DOCUMENT EXCERPT:
The deputy prime minister of Luxembourg (Vize-Premierminister vu Lëtzebuerg) is the second-highest position in the government of Luxembourg. The deputy serves a vital function in Luxembourg's collegiate cabinet system, deputises for the prime minister when he is absent, represents their own political party, and holds other government positions.

Since the position was created, in 1959, almost all governments have been coalitions of two of the three major parties: the Christian Social People's Party (CSV), the Luxembourg Socialist Workers' Party (LSAP), and the Democratic Party (DP). The current government consists of the CSV and the DP. The deputy prime minister has always been a leading politician from the junior coalition partner. During Xavier Bettel's second term as Prime Minister (2018-2023), the position was shared by a First and Second Deputy Prime Minister, representing the two junior partners in the coalition respectively (the LSAP and déi Gréng).

Since 1989, the title of Deputy Prime Minister has been an official one, although the position had been unofficially known by that name since its creation. From the position's creation until 1989, the deputy prime minister went by the title of Vice-President of the Government. This mirrored the prime minister's title, which was President of the Government until 1989. The name Vice Prime Minister is also used.

PROVIDED DATA:
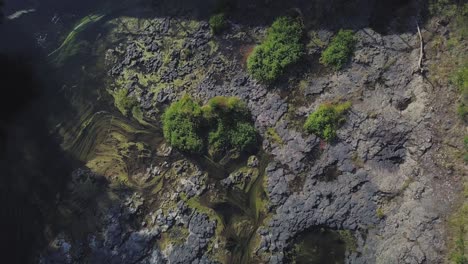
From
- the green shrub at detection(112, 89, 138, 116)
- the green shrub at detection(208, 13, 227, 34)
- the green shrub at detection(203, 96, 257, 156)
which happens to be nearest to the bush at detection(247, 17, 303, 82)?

WORK REQUEST A: According to the passage on Luxembourg's deputy prime minister, in what year was the position created?
WORK REQUEST B: Please repeat the passage on Luxembourg's deputy prime minister word for word from "The deputy prime minister of" up to and including "other government positions.".
WORK REQUEST C:
For each statement, say whether it agrees with the passage on Luxembourg's deputy prime minister, and quote the words of the passage that decide it.
(i) Until 1989 the deputy prime minister went by the title of Vice-President of the Government.
(ii) The current government consists of the CSV and the LSAP.
(iii) The deputy prime minister has usually come from the senior coalition partner.

YOUR SOLUTION A: 1959

YOUR SOLUTION B:
The deputy prime minister of Luxembourg (Vize-Premierminister vu Lëtzebuerg) is the second-highest position in the government of Luxembourg. The deputy serves a vital function in Luxembourg's collegiate cabinet system, deputises for the prime minister when he is absent, represents their own political party, and holds other government positions.

YOUR SOLUTION C:
(i) Yes: "From the position's creation until 1989, the deputy prime minister went by the title of Vice-President of the Government."
(ii) No: "The current government consists of the CSV and the DP."
(iii) No: "The deputy prime minister has always been a leading politician from the junior coalition partner."